- [Trecho do documento]:

E quando a leitura se tornou uma obrigação? 📚 | parte 2
Segunda parte do especial: Hábito de leitura. Ler materiais chatos, de manuais técnicos a livros de crítica. Lidando com o sono ao ler. A questão da memória. Dicas de livros sobre dormir.
Olá!
Esta é a segunda parte do especial de começo de ano sobre hábitos de leitura.
Já falei sobre aspectos solares de ler, como as relações entre amizades e livros e como a leitura faz bem ao coração, baixando efetivamente níveis de estresse [Especial: Hábito de leitura — parte 1]
Agora vamos conversar sobre uma face sombria da leitura: e se preciso ler por obrigação? Para as muitas disciplinas da faculdade? Destrinchar um manual chatíssimo para me atualizar? Para passar num concurso? Para [insira aqui um exemplo de sua vida]?

- [Linhas fornecidas]:
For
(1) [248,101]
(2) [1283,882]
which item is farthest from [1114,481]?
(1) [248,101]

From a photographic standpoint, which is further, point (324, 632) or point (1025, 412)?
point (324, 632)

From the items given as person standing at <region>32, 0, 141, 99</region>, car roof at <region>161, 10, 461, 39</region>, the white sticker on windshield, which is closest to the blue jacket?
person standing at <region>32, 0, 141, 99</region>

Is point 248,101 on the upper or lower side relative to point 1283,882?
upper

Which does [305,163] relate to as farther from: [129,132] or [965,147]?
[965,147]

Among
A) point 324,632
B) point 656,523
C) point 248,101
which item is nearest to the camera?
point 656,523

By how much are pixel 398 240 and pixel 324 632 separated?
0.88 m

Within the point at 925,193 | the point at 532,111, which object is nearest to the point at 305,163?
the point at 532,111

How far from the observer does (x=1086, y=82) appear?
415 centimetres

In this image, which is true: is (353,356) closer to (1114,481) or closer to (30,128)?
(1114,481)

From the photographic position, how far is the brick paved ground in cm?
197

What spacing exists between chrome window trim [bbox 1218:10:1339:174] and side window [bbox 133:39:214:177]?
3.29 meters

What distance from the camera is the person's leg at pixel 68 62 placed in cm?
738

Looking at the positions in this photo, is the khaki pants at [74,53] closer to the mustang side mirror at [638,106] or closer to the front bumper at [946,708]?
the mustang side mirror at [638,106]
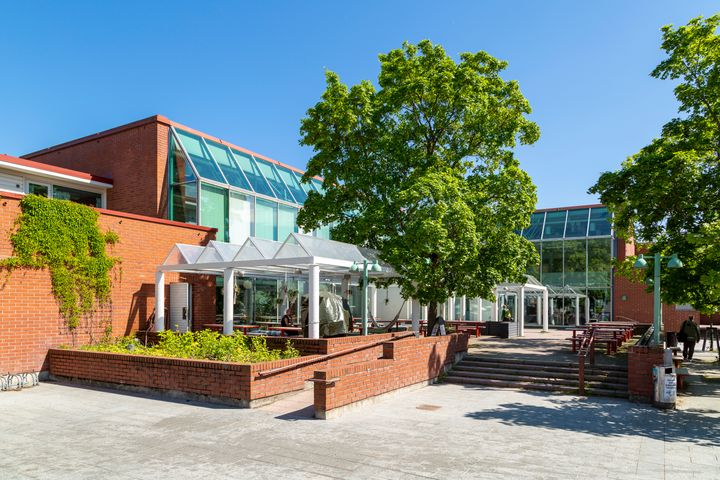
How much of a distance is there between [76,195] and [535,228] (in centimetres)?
2734

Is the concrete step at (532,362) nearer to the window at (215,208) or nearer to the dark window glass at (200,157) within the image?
the window at (215,208)

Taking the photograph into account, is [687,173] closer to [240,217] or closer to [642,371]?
[642,371]

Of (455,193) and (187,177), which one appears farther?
(187,177)

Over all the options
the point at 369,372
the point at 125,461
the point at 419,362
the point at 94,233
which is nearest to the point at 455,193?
the point at 419,362

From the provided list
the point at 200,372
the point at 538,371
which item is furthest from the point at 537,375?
the point at 200,372

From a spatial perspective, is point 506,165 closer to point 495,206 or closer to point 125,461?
point 495,206

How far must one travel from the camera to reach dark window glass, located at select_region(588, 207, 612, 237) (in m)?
33.5

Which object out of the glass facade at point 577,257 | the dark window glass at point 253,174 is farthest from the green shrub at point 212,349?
the glass facade at point 577,257

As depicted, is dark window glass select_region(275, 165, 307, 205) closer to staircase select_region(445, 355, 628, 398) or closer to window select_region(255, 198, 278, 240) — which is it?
window select_region(255, 198, 278, 240)

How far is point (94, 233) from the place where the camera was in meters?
14.7

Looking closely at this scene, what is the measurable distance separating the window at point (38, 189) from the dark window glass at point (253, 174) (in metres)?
6.71

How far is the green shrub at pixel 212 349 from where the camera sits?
38.7 feet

- [Desafio 1]: No texto sobre hábitos de leitura, de que face da leitura trata esta segunda parte do especial?
- [Desafio 2]: Escreva a continuação do texto sobre hábitos de leitura a partir do ponto em que ele para.

- [Resposta do exercício 1]: De uma face sombria da leitura: ter de ler por obrigação.

- [Resposta do exercício 2]:
Nesta edição, vamos falar de ossos duros de roer e calhamaço difíceis de engolir. Vamos falar até sobre aquele soninho que nos bate durante uma leitura enfadonha e sobre reter o lido na memória.
Juro que na última edição da série, em fevereiro, abordarei sobre algo inspirador: ler por puro deleite.
Agradeço a leitura! Tudo isso só acontece por você estar do outro lado da tela.
Procrastinamos com classe, mesmo que, em alguns dias, não seja nada fácil.
Leitura por obrigação, vamos lá!
Um minuto, vamos agradecer!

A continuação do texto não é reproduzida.